» RECORDED DATA
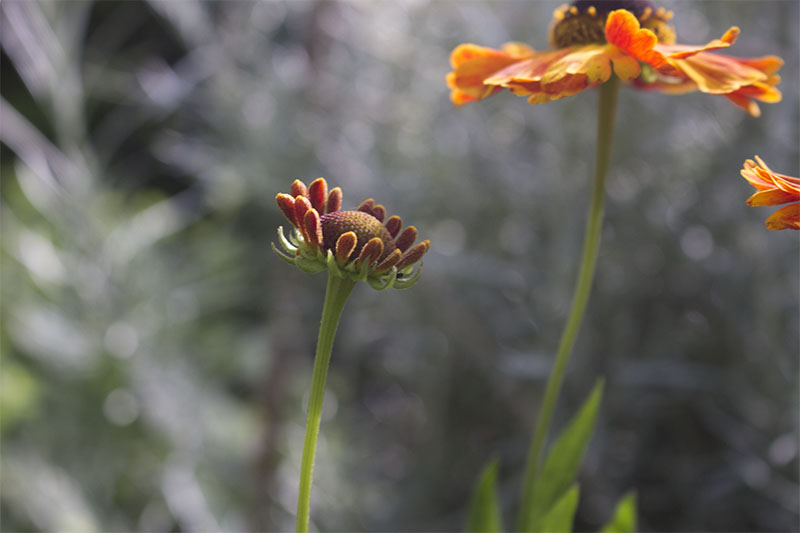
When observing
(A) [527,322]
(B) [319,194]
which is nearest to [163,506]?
(A) [527,322]

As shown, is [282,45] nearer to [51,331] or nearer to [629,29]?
[51,331]

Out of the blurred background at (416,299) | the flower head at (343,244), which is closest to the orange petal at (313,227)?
the flower head at (343,244)

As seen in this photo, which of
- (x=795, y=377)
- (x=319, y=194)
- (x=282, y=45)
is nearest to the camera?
(x=319, y=194)

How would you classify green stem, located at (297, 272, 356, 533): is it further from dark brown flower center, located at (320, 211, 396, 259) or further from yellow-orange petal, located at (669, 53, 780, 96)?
yellow-orange petal, located at (669, 53, 780, 96)

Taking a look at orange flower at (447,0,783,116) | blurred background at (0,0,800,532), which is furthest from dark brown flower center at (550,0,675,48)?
blurred background at (0,0,800,532)

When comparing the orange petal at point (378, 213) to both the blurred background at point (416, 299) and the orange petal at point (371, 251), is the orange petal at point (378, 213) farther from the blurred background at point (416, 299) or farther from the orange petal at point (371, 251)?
the blurred background at point (416, 299)

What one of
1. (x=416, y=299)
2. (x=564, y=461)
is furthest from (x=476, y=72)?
(x=416, y=299)

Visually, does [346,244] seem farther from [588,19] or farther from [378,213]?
[588,19]
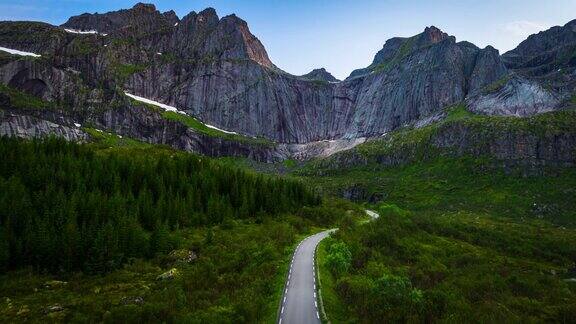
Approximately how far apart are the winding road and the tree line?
2665 cm

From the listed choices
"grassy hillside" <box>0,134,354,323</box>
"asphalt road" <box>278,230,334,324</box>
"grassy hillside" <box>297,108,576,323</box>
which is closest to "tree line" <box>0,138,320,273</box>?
"grassy hillside" <box>0,134,354,323</box>

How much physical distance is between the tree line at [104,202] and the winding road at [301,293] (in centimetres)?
2665

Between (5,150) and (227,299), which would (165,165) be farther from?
(227,299)

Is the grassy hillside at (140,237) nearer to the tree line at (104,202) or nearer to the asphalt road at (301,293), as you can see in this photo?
the tree line at (104,202)

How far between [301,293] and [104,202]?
55.6 m

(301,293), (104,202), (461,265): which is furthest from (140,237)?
(461,265)

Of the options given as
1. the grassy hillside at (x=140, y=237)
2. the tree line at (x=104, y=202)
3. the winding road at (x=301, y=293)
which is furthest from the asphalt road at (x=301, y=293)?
the tree line at (x=104, y=202)

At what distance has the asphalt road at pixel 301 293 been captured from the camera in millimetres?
40125

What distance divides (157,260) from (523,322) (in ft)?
176

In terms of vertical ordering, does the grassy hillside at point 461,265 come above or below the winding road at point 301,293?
below

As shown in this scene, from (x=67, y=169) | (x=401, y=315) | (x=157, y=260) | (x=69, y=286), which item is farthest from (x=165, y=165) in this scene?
(x=401, y=315)

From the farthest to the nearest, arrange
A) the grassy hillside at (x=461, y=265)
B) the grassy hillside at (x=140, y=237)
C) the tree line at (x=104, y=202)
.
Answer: the tree line at (x=104, y=202) → the grassy hillside at (x=140, y=237) → the grassy hillside at (x=461, y=265)

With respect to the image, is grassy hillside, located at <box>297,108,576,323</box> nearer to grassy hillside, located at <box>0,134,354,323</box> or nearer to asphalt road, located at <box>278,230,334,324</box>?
asphalt road, located at <box>278,230,334,324</box>

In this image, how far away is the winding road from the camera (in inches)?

» AIM
Retype the entries word for word. Omit any images.

» OUTPUT FOR THIS TASK
When observing
(A) [527,322]
(B) [319,194]
which is nearest to [163,506]?
(A) [527,322]

As shown, is [282,45] nearer to [51,331] or nearer to [629,29]?
[51,331]

Out of the blurred background at (416,299) | the flower head at (343,244), which is closest to the orange petal at (313,227)?
the flower head at (343,244)

As seen in this photo, which of
- (x=795, y=377)
- (x=319, y=194)
- (x=282, y=45)
is nearest to the camera?
(x=319, y=194)

How would you classify green stem, located at (297, 272, 356, 533): is it further from dark brown flower center, located at (320, 211, 396, 259) or further from yellow-orange petal, located at (669, 53, 780, 96)?
yellow-orange petal, located at (669, 53, 780, 96)

Taking a look at orange flower at (447,0,783,116) | blurred background at (0,0,800,532), which is furthest from dark brown flower center at (550,0,675,48)?
blurred background at (0,0,800,532)

When comparing the orange petal at point (378, 213) to both the blurred background at point (416, 299) and the orange petal at point (371, 251), is the orange petal at point (378, 213) farther from the blurred background at point (416, 299) or farther from the orange petal at point (371, 251)?
the blurred background at point (416, 299)

What one of
1. (x=416, y=299)
2. (x=564, y=461)
is furthest from (x=476, y=72)?
(x=416, y=299)

Visually, does [346,244] seem farther from [588,19] or farther from [378,213]?
[588,19]
Approximately how far apart are the winding road and the tree line?
2665 cm

From the listed choices
"grassy hillside" <box>0,134,354,323</box>
"asphalt road" <box>278,230,334,324</box>
"grassy hillside" <box>297,108,576,323</box>
which is closest to "tree line" <box>0,138,320,273</box>?
"grassy hillside" <box>0,134,354,323</box>

How much physical distance is between the tree line at [104,202] and the winding road at [301,293] (in centimetres)?
2665

Between (5,150) and (227,299), which would (165,165) be farther from?
(227,299)

Is the grassy hillside at (140,237) nearer to the tree line at (104,202) or nearer to the asphalt road at (301,293), as you can see in this photo?
the tree line at (104,202)

How far between [301,293] and [104,202]?
55.6 m

(301,293), (104,202), (461,265): which is furthest from (140,237)?
(461,265)

Of the options given as
1. the grassy hillside at (x=140, y=237)
2. the tree line at (x=104, y=202)
3. the winding road at (x=301, y=293)
which is furthest from the asphalt road at (x=301, y=293)?
the tree line at (x=104, y=202)

At what distance has the asphalt road at pixel 301 293 been captured from the camera in millimetres?
40125

What distance divides (157,260) from (523,322) (in ft)?
176

In terms of vertical ordering, does the grassy hillside at point 461,265 come above or below the winding road at point 301,293?
below

As shown in this scene, from (x=67, y=169) | (x=401, y=315) | (x=157, y=260) | (x=69, y=286), which item is farthest from (x=165, y=165) in this scene?
(x=401, y=315)

From the farthest to the nearest, arrange
A) the grassy hillside at (x=461, y=265)
B) the grassy hillside at (x=140, y=237)
C) the tree line at (x=104, y=202)
.
Answer: the tree line at (x=104, y=202) → the grassy hillside at (x=140, y=237) → the grassy hillside at (x=461, y=265)

With respect to the image, is grassy hillside, located at <box>297,108,576,323</box> nearer to grassy hillside, located at <box>0,134,354,323</box> or nearer to asphalt road, located at <box>278,230,334,324</box>?
asphalt road, located at <box>278,230,334,324</box>

In this image, how far away is the winding road from the camera (in inches)?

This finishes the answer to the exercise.